Elle bloque le chemin, en prend trop large dans l’escalier mécanique avec sa valise à roulettes et de trop nombreux sacs à porter. Les gens pressés qui déboulent sur la gauche doivent freiner leur élan. Il ne faut pas plus de cinq secondes pour que le flot normal des passagers s’en trouve ralenti, modifié.

Elle ressemble à un gros rocher qui tombe dans une rivière. L’eau proteste, éclabousse l’intrus, mais rien n’y fait. Il a à sa disposition toute la gravité terrestre. La rivière gonfle et prend sur sa gauche ou sur sa droite. Si ce ne sont pas un, mais des amas de roche, une montagne de débris, un arbre savamment abattu par un castor, l’engorgement serait fatal, l’écosystème en prendrait pour son rhume.

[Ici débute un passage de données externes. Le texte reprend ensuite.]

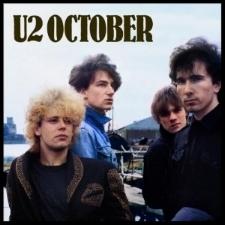 1981 - OCTOBER  Gloria October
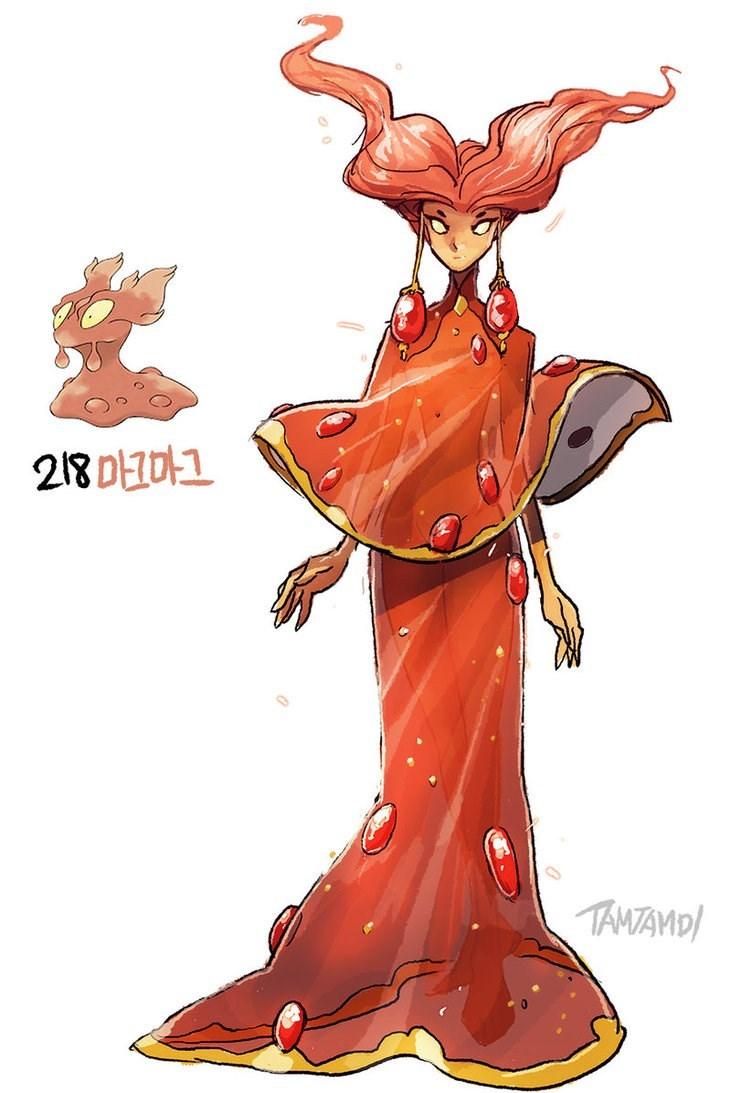 Cartoon - 218DHD1 TAWTAMD
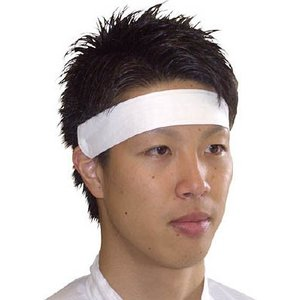 【特長】●高吸水繊維が顔の汗を吸収します。それにより汗によるべたつき、不快感を解消し、快適な作業性を...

La petite et vieille dame est comme ce caillou. Elle possède la gravité du temps. Son pas hésitant perce le magma nerveux des passants et chamboule l’harmonieux chaos des gens urbanisés.

Enfin arrivée à l’étage, la vieille dame hésite, reprend son équilibre et s’engage sur le plancher après avoir failli provoquer la chute d’une grosse dame derrière elle. Mais la voie est libre. Les impatients peuvent récupérer leur élan, tandis que d’autres doivent tout de même composer avec le trajet en diagonale de la dame qui semble perdue, ou peu intéressée à trouver la meilleure des lignes, la droite ou la plus confortable pour son souffle.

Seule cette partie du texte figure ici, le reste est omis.